[EXERCISE DATA — start]
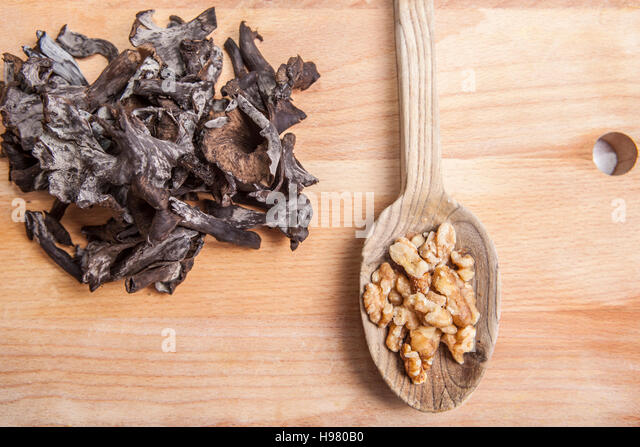 Horn of Plenty mushrooms on light wooden chopping board with wooden spoon full of walnut - Stock Image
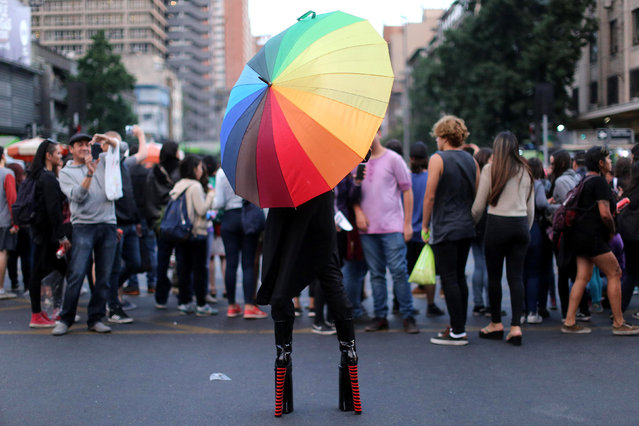 A protester wearing high heels during a demonstration to support International Day for the Elimination of Violence Against Women in Santiago, Chile, November 25, 2016. (Photo by Pablo Sanhueza/Reuters)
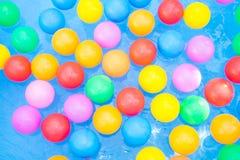 Farbige Bälle, die in Kiddiepool schwimmen Stockfotos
[EXERCISE DATA — finish]
EXERCISE AIM:
When copying the data above, repeat every word exactly and drop the pictures.

TASK ANSWER:
 Horn of Plenty mushrooms on light wooden chopping board with wooden spoon full of walnut - Stock Image
 A protester wearing high heels during a demonstration to support International Day for the Elimination of Violence Against Women in Santiago, Chile, November 25, 2016. (Photo by Pablo Sanhueza/Reuters)
 Farbige Bälle, die in Kiddiepool schwimmen Stockfotos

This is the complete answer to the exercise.